> _TASK OBJECTIVE_
The answer should hold exactly the lines of the entries below from the one containing "class: Mammalia" through the last line, both included.

> _RAW DATA_
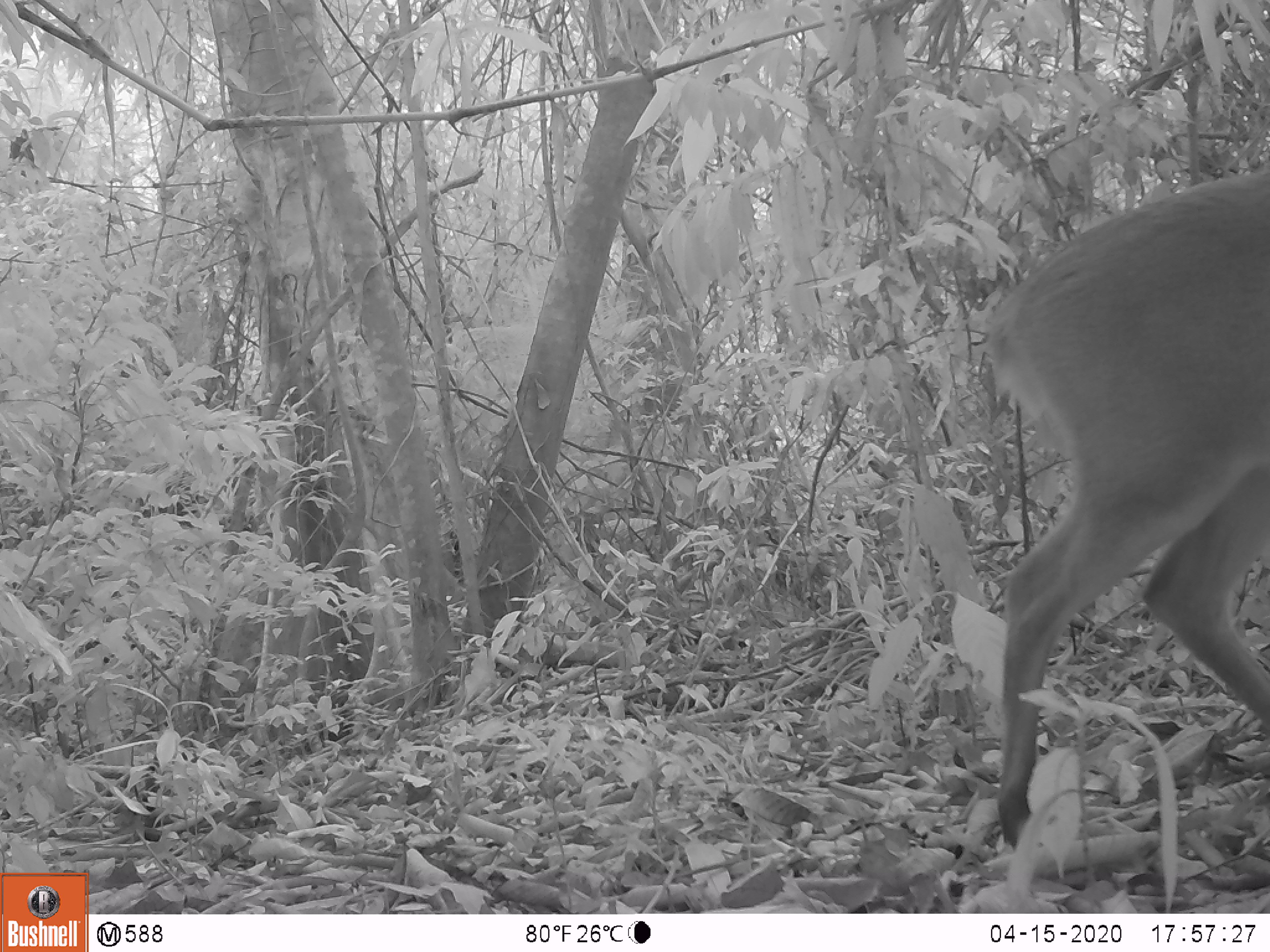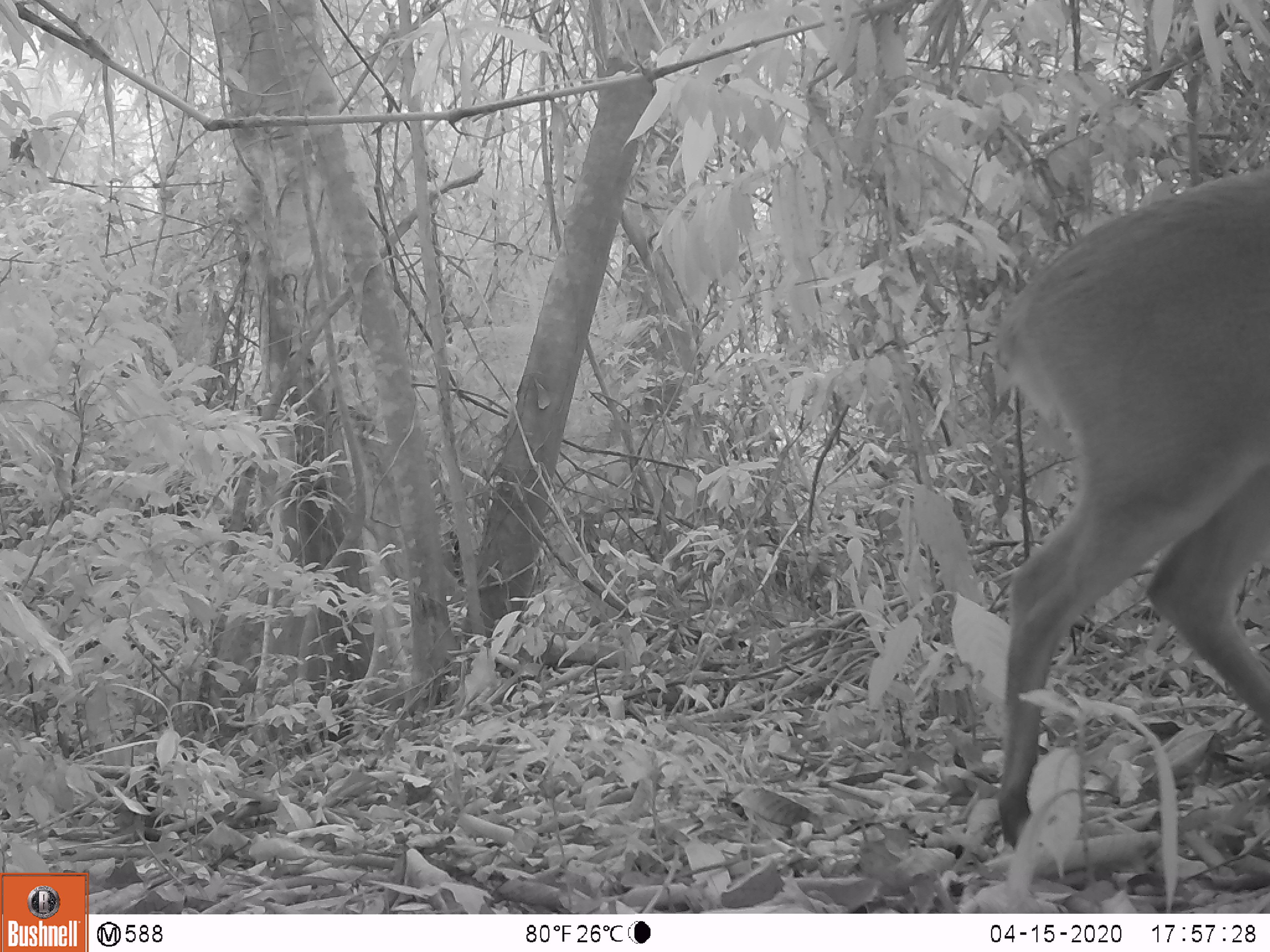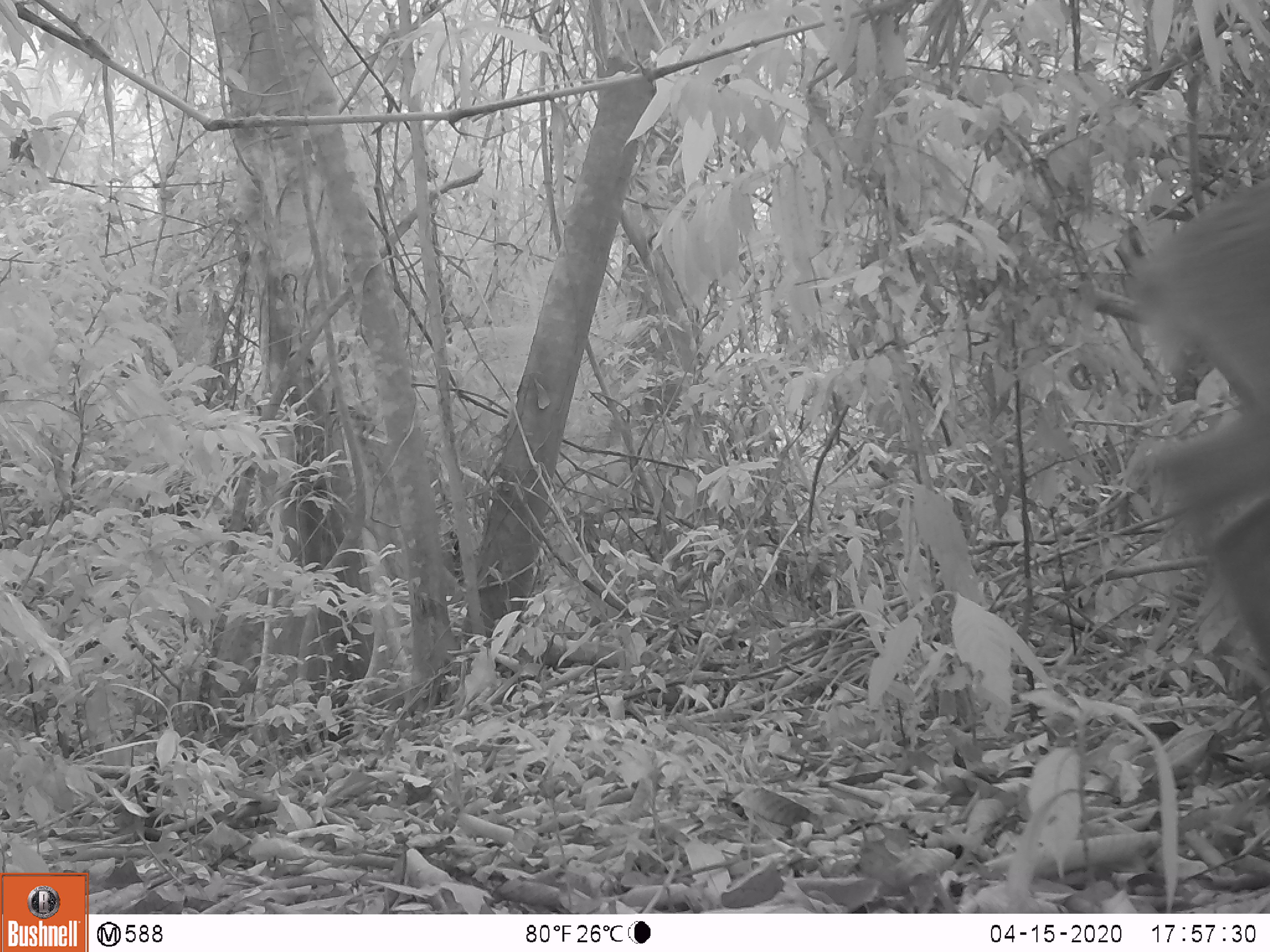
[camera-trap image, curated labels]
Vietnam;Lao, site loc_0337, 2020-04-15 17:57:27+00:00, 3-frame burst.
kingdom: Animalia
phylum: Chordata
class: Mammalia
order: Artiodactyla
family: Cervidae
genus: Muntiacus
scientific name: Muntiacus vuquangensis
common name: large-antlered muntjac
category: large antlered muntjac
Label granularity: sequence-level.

> _RESULT OF THIS EXERCISE_
class: Mammalia
order: Artiodactyla
family: Cervidae
genus: Muntiacus
scientific name: Muntiacus vuquangensis
common name: large-antlered muntjac
category: large antlered muntjac
Label granularity: sequence-level.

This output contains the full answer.